-- Set problem --
Every record should be repeated exactly, except that pictures are left out.

-- Record excerpts --

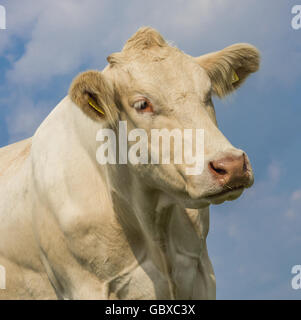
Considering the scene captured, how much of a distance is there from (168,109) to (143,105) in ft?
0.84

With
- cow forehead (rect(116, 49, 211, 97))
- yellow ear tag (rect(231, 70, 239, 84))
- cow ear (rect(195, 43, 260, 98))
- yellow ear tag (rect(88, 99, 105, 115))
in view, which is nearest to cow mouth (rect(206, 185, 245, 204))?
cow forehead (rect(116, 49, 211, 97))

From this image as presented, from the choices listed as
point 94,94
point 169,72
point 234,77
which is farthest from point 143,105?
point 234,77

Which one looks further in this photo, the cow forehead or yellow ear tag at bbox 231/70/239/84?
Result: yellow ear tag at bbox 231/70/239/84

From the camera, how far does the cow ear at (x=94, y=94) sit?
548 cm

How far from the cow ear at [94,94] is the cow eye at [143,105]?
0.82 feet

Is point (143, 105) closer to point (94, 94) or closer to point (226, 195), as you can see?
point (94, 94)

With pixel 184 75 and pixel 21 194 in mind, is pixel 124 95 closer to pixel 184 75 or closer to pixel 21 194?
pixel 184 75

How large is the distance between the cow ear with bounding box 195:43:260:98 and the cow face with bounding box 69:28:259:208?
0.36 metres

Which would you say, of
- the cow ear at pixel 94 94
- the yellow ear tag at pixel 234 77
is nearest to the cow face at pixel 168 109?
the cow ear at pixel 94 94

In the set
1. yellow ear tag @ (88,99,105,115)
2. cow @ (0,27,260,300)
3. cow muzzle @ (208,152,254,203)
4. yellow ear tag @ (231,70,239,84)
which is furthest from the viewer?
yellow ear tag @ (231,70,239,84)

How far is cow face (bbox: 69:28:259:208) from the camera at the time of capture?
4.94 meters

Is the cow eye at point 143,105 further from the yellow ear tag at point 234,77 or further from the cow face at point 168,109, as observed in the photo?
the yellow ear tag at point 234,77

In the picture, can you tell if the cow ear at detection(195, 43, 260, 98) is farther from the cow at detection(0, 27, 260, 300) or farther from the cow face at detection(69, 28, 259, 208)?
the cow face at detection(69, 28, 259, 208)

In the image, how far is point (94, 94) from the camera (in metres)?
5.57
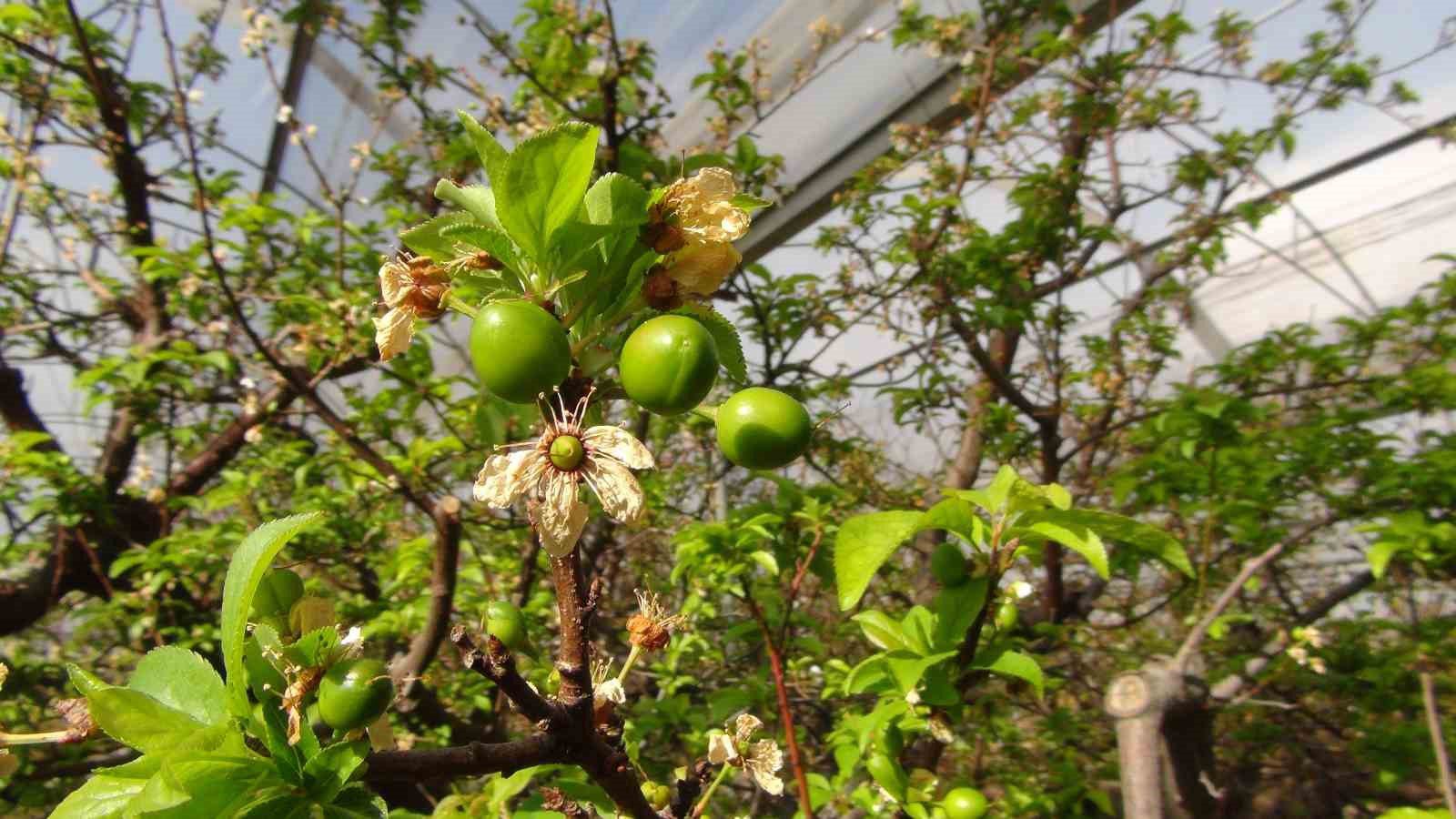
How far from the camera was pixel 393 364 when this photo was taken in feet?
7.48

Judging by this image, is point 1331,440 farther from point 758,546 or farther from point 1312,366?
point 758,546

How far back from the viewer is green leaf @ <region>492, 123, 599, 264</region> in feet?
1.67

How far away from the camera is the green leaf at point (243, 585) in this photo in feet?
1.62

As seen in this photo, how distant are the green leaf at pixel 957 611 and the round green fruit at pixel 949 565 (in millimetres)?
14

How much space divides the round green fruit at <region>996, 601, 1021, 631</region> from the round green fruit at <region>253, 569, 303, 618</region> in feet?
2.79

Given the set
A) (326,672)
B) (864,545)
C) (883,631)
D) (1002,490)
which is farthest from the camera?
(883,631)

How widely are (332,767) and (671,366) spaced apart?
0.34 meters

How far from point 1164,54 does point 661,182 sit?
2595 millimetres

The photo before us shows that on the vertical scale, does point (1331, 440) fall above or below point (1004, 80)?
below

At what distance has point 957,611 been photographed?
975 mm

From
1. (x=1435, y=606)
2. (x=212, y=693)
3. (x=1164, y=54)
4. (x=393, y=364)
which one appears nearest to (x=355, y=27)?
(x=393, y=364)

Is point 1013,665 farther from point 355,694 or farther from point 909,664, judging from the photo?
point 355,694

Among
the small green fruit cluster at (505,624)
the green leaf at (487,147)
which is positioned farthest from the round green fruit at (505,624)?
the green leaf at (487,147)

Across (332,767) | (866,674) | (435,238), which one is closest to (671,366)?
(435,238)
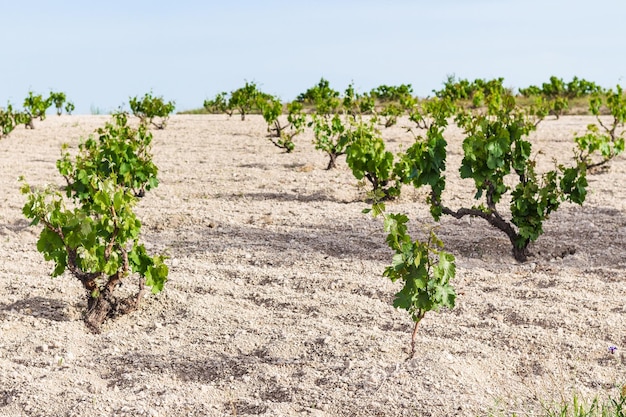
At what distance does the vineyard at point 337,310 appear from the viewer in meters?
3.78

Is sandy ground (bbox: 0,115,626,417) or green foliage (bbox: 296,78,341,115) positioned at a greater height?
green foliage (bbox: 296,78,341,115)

-- Final result --
Considering the scene captured, how much of a distance is there from (168,109) to (143,105) in ft?
0.84

With
- cow forehead (rect(116, 49, 211, 97))
- yellow ear tag (rect(231, 70, 239, 84))
- cow ear (rect(195, 43, 260, 98))
- yellow ear tag (rect(88, 99, 105, 115))
in view, which is nearest to cow mouth (rect(206, 185, 245, 204))?
cow forehead (rect(116, 49, 211, 97))

From this image as presented, from the choices listed as
point 94,94
point 169,72
point 234,77
which is farthest from point 143,105?
point 234,77

Which one looks further in this photo, the cow forehead or yellow ear tag at bbox 231/70/239/84?
Result: yellow ear tag at bbox 231/70/239/84

From the camera, how far does the cow ear at (x=94, y=94) sit?
548 cm

How far from the cow ear at [94,94] is the cow eye at [143,105]?
0.82 feet

Is point (143, 105) closer to point (94, 94) or closer to point (226, 195), as you can see?
point (94, 94)

With pixel 184 75 and pixel 21 194 in mind, is pixel 124 95 closer to pixel 184 75 or closer to pixel 21 194?
pixel 184 75

How large is the distance between the cow ear with bounding box 195:43:260:98 and the cow face with bounding box 69:28:259:208?
0.36 metres

Which would you say, of
- the cow ear at pixel 94 94
- the yellow ear tag at pixel 234 77
is nearest to the cow face at pixel 168 109?
the cow ear at pixel 94 94

In the set
1. yellow ear tag @ (88,99,105,115)
2. cow @ (0,27,260,300)
3. cow muzzle @ (208,152,254,203)
4. yellow ear tag @ (231,70,239,84)
which is furthest from the viewer?
yellow ear tag @ (231,70,239,84)

How far is cow face (bbox: 69:28:259:208) from the camera at the time of capture?
4.94 meters

Is the cow eye at point 143,105 further from the yellow ear tag at point 234,77 or further from the cow face at point 168,109, as observed in the photo?
the yellow ear tag at point 234,77

In the picture, can you tell if the cow ear at detection(195, 43, 260, 98) is farther from the cow at detection(0, 27, 260, 300) or farther from the cow face at detection(69, 28, 259, 208)?
the cow face at detection(69, 28, 259, 208)

In the image, how far is point (94, 94) from the camera (in metres)?
5.57
How far from the camera was pixel 393 364 when this photo was taken in feet?
7.48

Judging by this image, is point 1331,440 farther from point 758,546 or farther from point 1312,366?
point 758,546

How far back from the viewer is green leaf @ <region>492, 123, 599, 264</region> in feet?
1.67

How far away from the camera is the green leaf at point (243, 585) in this photo in feet?
1.62

As seen in this photo, how distant are the green leaf at pixel 957 611 and the round green fruit at pixel 949 565 (in millimetres)?
14

How much space divides the round green fruit at <region>996, 601, 1021, 631</region> from the round green fruit at <region>253, 569, 303, 618</region> in feet?
2.79

Given the set
A) (326,672)
B) (864,545)
C) (883,631)
D) (1002,490)
which is farthest from the camera?
(883,631)

How widely are (332,767) and (671,366) spaced apart?
0.34 meters

How far from point 1164,54 does point 661,182 sit?
2595 millimetres

The photo before us shows that on the vertical scale, does point (1331, 440) fall above or below point (1004, 80)?
below

At what distance has point 957,611 been photographed?
975 mm

From
1. (x=1435, y=606)
2. (x=212, y=693)
3. (x=1164, y=54)
4. (x=393, y=364)
which one appears nearest to (x=355, y=27)?
(x=393, y=364)

Is point 1013,665 farther from point 355,694 or farther from point 909,664, judging from the photo?
point 355,694

Among
the small green fruit cluster at (505,624)
the green leaf at (487,147)
which is positioned farthest from the round green fruit at (505,624)?
the green leaf at (487,147)

Across (332,767) | (866,674) | (435,238), which one is closest to (671,366)?
(435,238)
At what distance does the vineyard at point 337,310 appear from the viewer in meters?
3.78

Is sandy ground (bbox: 0,115,626,417) or green foliage (bbox: 296,78,341,115) positioned at a greater height?
green foliage (bbox: 296,78,341,115)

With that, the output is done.